Naturalmente remontei commigo, durante aquella boa hora, e ainda depois della, ao tempo das cartas de viagem que nos deu tão rica amostra de um grande talento que viria a crescer e subir. A materia em si convidava ao egotismo, mas elle não padecia desse mal. Tambem faria correr o risco da repetição de cousas vistas e pintadas, que se não acha aqui. A faculdade de ver claro e largo, a arte de dizer originalmente a sensação pessoal, elle as possuia como os principaes que hajam andado as terras ou rasgado os mares deste mundo. Invenção de estylo, observação aguda, erudição discreta e vasta, graça, poesia e imaginação produziram essas paginas vivas e saborosas. Aquella partida de Napoles, sob um céo chuvoso e de chumbo, não se esquece. Relê-se com encanto essa explicação do tempo aspero, durante o qual o céo napolitano se recompõe, para começar novamente a opera «com os córos de pescadores e as barcarolas, a musica de luz e de azul». Assim a Africa, assim todas as partes onde quer que este brasileiro levou a ancia de ver homens e cousas, cidades e costumes, a natureza vária entre ruínas perpetuas, através de regiões remotas...
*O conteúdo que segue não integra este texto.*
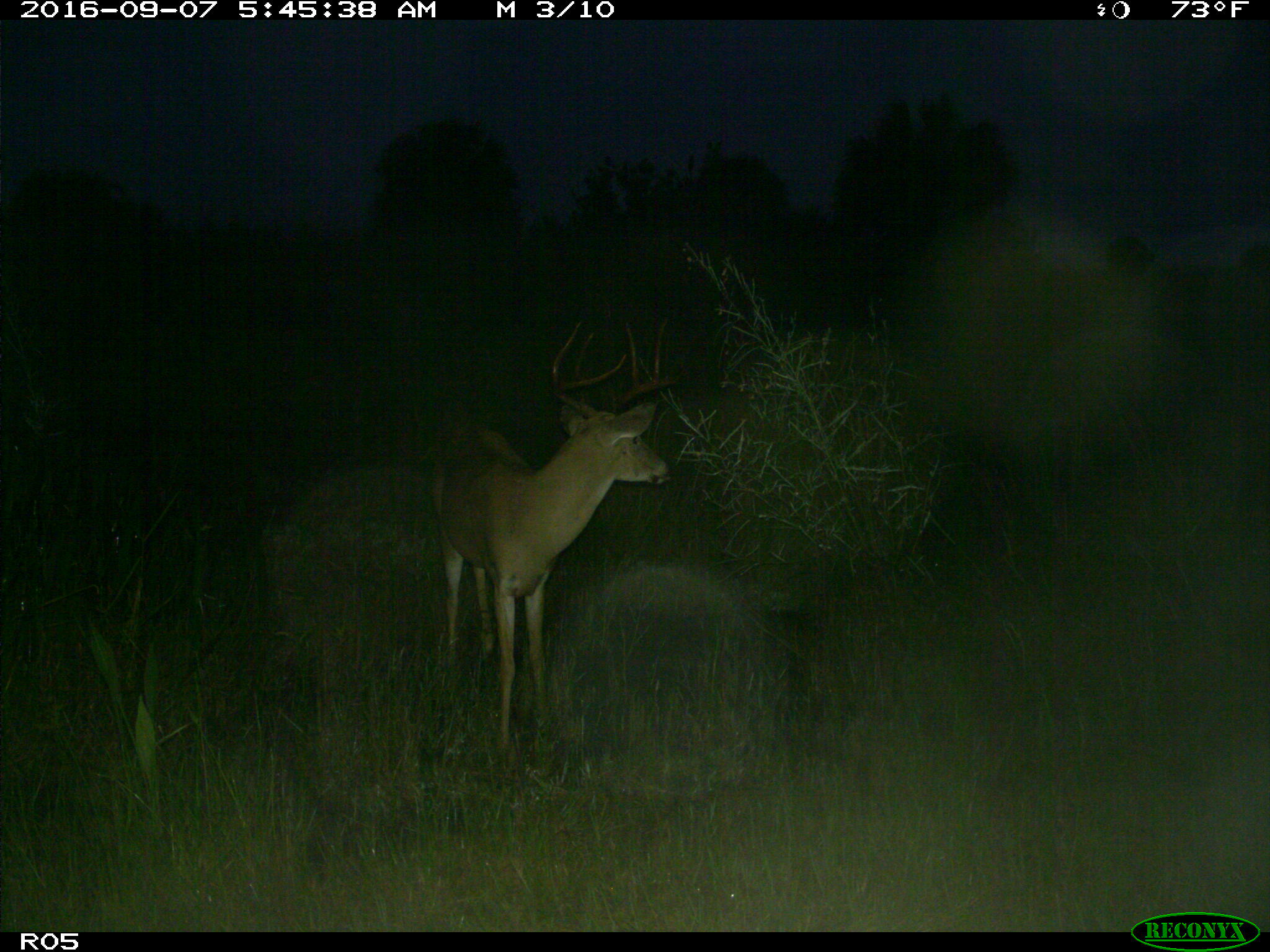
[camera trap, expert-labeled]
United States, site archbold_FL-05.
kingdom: Animalia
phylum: Chordata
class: Mammalia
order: Artiodactyla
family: Cervidae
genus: Odocoileus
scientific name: Odocoileus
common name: deer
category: unidentified deer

Conta-se que elle chorou, quando morreu Eça de Queiroz. Agora, que ambos são mortos, alguem que imaginasse e escrevesse o encontro das duas sombras, á maneira de Luciano, daria uma curiosa pagina de psychologia. As confabulações de taes espiritos são dignas de memoria. Sterne escreveu que «um dia, conversando com Voltaire...» e imagina-se o que diriam elles. Imagina-se o que diriam, todas as noites, Stendhal e Byron, passeando no solitario foyer do theatro Scala. Quando Montaigne ouvia as historias que Amyot lhe ia contar, podemos ver a delicia de ambos e admittir que as visitas continuam no outro mundo. Assim se podia dizer do Eça e do Eduardo, por um texto que exprimisse o talento, o amor das cousas finas e bellas, e, emfim, a grande sympathia que um inspirava ao outro.

Quando me despedi de Eduardo Prado, naquelle dia, vim perguntando a mim mesmo se teria vida bastante para ler e admirar as obras-primas que esse talentoso brasileiro levava no cerebro em gestação, ou em germen, e durante muitos annos viriam abastecer a nossa lingua e a nossa terra. Seis dias depois, era elle que morria. Chamei injusta á natureza; bastaria dizer—indifferente.

ANTONIO JOSÉ

Um dia destes, relembrando uma passagem da tragedia que Magalhães consagrou á memoria de Antonio José, adverti na resposta dada pelo judeu ao conde de Ericeira, quando este lhe recommenda que imite Molière; o judeu responde que Molière escrevia para francezes e elle não. Será essa resposta a rigorosa expressão da verdade? Antonio José não se modelou, certamente, pelas obras do grande comico, não cogitou jamais da simples pintura dos vicios e dos caracteres. Molière caminhou do Medico Volante e dos Zelos de Barbouillé á Escola das Mulheres e ao Tartufo; Antonio José não passou das Guerras do Alecrim e Mangerona, e, dado que tentasse fazel-o, é certo que não poderia ir muito além. Não tinha centro apropriado, nem largas vistas; faltavam-lhe outros meios, outros intuitos; e, se porventura entrou em seu espirito reatar a tradição de Gil Vicente, levantando sobre os alicerces lançados por esse operario do seculo XVI as paredes de um theatro regular, convinha justamente não imitar nada, nem ninguem, não se fazer Molière, nem Plauto, ficar Antonio José; é a condição das obras vivas.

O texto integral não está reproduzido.